Question

Hi, can i ask what is the differentiate of `(e^x + e^-x) / (e^x - e^-x)`? Please Thanks much

Answer 1

The derivative is `-(2/(e^x- e^(-x)))^2`

Explanation:

Notice that `sinhx = (e^x - e^(-x))/2` and `coshx = (e^x+ e^(-x))/2`.

Then we can see that

`coshx/sinhx = cothx = ((e^x + e^(-x))/2)/((e^x - e^(-x))/2) = (e^x + e^(-x))/(e^x - e^(-x))`

Therefore, all we must do is differentiate `cothx`. The nice thing about hyperbolic trig functions is that they differentiate the same way as regular trigonometric functions.

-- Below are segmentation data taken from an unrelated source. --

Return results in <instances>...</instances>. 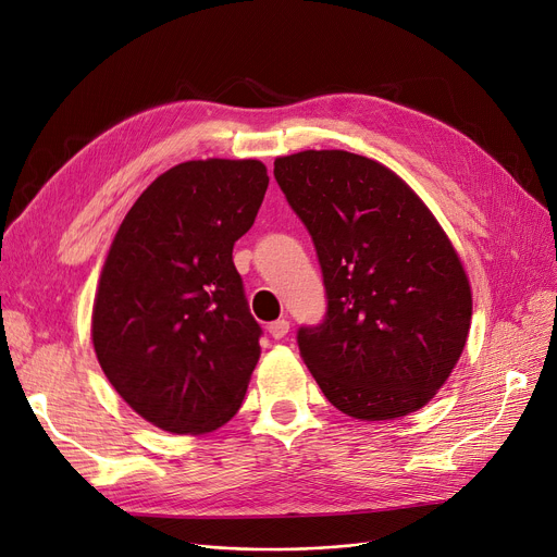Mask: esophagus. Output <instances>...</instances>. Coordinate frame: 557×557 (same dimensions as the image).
I'll return each instance as SVG.
<instances>
[{
  "label": "esophagus",
  "mask_w": 557,
  "mask_h": 557,
  "mask_svg": "<svg viewBox=\"0 0 557 557\" xmlns=\"http://www.w3.org/2000/svg\"><path fill=\"white\" fill-rule=\"evenodd\" d=\"M269 334L273 336V338H284L286 334H288V320H275V323H271L269 325Z\"/></svg>",
  "instance_id": "esophagus-1"
}]
</instances>
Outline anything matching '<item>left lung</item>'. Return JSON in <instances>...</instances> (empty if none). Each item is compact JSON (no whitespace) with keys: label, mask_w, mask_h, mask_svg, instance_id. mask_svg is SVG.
<instances>
[{"label":"left lung","mask_w":557,"mask_h":557,"mask_svg":"<svg viewBox=\"0 0 557 557\" xmlns=\"http://www.w3.org/2000/svg\"><path fill=\"white\" fill-rule=\"evenodd\" d=\"M273 173L323 271V323L298 330L320 391L357 420L418 411L447 382L472 320L445 230L399 175L357 153L302 151Z\"/></svg>","instance_id":"left-lung-1"}]
</instances>
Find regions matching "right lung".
<instances>
[{
    "instance_id": "1",
    "label": "right lung",
    "mask_w": 557,
    "mask_h": 557,
    "mask_svg": "<svg viewBox=\"0 0 557 557\" xmlns=\"http://www.w3.org/2000/svg\"><path fill=\"white\" fill-rule=\"evenodd\" d=\"M269 187L259 160H191L164 171L114 234L92 311L108 382L169 433H208L244 401L261 327L232 248Z\"/></svg>"
}]
</instances>
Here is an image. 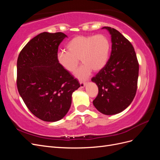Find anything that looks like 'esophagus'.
I'll use <instances>...</instances> for the list:
<instances>
[{
    "mask_svg": "<svg viewBox=\"0 0 160 160\" xmlns=\"http://www.w3.org/2000/svg\"><path fill=\"white\" fill-rule=\"evenodd\" d=\"M85 85H86V83H85V82H80V87H81V88H85Z\"/></svg>",
    "mask_w": 160,
    "mask_h": 160,
    "instance_id": "1",
    "label": "esophagus"
}]
</instances>
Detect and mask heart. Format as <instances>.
Returning a JSON list of instances; mask_svg holds the SVG:
<instances>
[{"instance_id": "b5f03b06", "label": "heart", "mask_w": 160, "mask_h": 160, "mask_svg": "<svg viewBox=\"0 0 160 160\" xmlns=\"http://www.w3.org/2000/svg\"><path fill=\"white\" fill-rule=\"evenodd\" d=\"M67 51H59L57 54L58 63L67 71L73 72L79 61L82 65L75 76L79 79H86L92 71H99L108 61L110 44L103 35L77 36L67 45Z\"/></svg>"}]
</instances>
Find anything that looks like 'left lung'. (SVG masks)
<instances>
[{
	"instance_id": "obj_1",
	"label": "left lung",
	"mask_w": 160,
	"mask_h": 160,
	"mask_svg": "<svg viewBox=\"0 0 160 160\" xmlns=\"http://www.w3.org/2000/svg\"><path fill=\"white\" fill-rule=\"evenodd\" d=\"M111 38V52L107 64L91 79L99 93L93 103L104 115L122 112L132 102L137 91L139 63L134 48L122 34L104 27Z\"/></svg>"
}]
</instances>
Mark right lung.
I'll use <instances>...</instances> for the list:
<instances>
[{"label":"right lung","mask_w":160,"mask_h":160,"mask_svg":"<svg viewBox=\"0 0 160 160\" xmlns=\"http://www.w3.org/2000/svg\"><path fill=\"white\" fill-rule=\"evenodd\" d=\"M65 37L61 32L38 34L18 57V93L31 112L45 122L63 118L71 107L72 93L80 87L57 62L58 47Z\"/></svg>","instance_id":"right-lung-1"}]
</instances>
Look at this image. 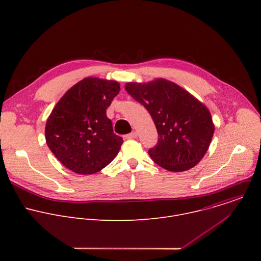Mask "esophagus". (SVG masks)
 Here are the masks:
<instances>
[{
  "mask_svg": "<svg viewBox=\"0 0 261 261\" xmlns=\"http://www.w3.org/2000/svg\"><path fill=\"white\" fill-rule=\"evenodd\" d=\"M125 137H126V139H135L137 137V133L135 131H133V132L127 134Z\"/></svg>",
  "mask_w": 261,
  "mask_h": 261,
  "instance_id": "esophagus-1",
  "label": "esophagus"
}]
</instances>
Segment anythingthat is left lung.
Segmentation results:
<instances>
[{"instance_id": "8db88e82", "label": "left lung", "mask_w": 261, "mask_h": 261, "mask_svg": "<svg viewBox=\"0 0 261 261\" xmlns=\"http://www.w3.org/2000/svg\"><path fill=\"white\" fill-rule=\"evenodd\" d=\"M127 93L150 113L159 135L148 151L159 166L173 172L194 167L204 157L215 131L208 108L175 83L156 79L127 83Z\"/></svg>"}]
</instances>
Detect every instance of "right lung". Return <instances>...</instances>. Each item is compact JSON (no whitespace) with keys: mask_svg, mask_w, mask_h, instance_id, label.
<instances>
[{"mask_svg":"<svg viewBox=\"0 0 261 261\" xmlns=\"http://www.w3.org/2000/svg\"><path fill=\"white\" fill-rule=\"evenodd\" d=\"M120 90L116 81L86 77L56 104L46 121L45 139L65 167L88 175L116 158L123 138L114 133L106 109Z\"/></svg>","mask_w":261,"mask_h":261,"instance_id":"1","label":"right lung"}]
</instances>
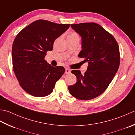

Recall that `d/dx(cotx) = -csc^2x`, therefore, `d/dx(cothx) = -csc^2hx`

You can then recall that `cschx= 2/(e^x- e^(-x))` meaning that `d/dx((e^x +e^(-x))/(e^x - e^(-x))) = -(2/(e^x- e^(-x)))^2`

Hopefully this helps!

Answer 2

Here's how you would answer by the quotient rule:

`y' = ((e^x - e^(-x))(e^x - e^-x) - (e^x + e^-x)(e^x + e^-x))/(e^x -e^-x)^2`

`y' = (e^(2x) - 2e^(-x)e^x + e^(-2x) - (e^(2x) + 2e^(-x)e^x + e^(-2x)))/(e^x - e^-x)^2`

`y' = (4/e^x e^x)/(e^x - e^-x)^2`

`y' = 4/(e^x- e^-x)^2`

As we got with the other method.

Hopefully this helps!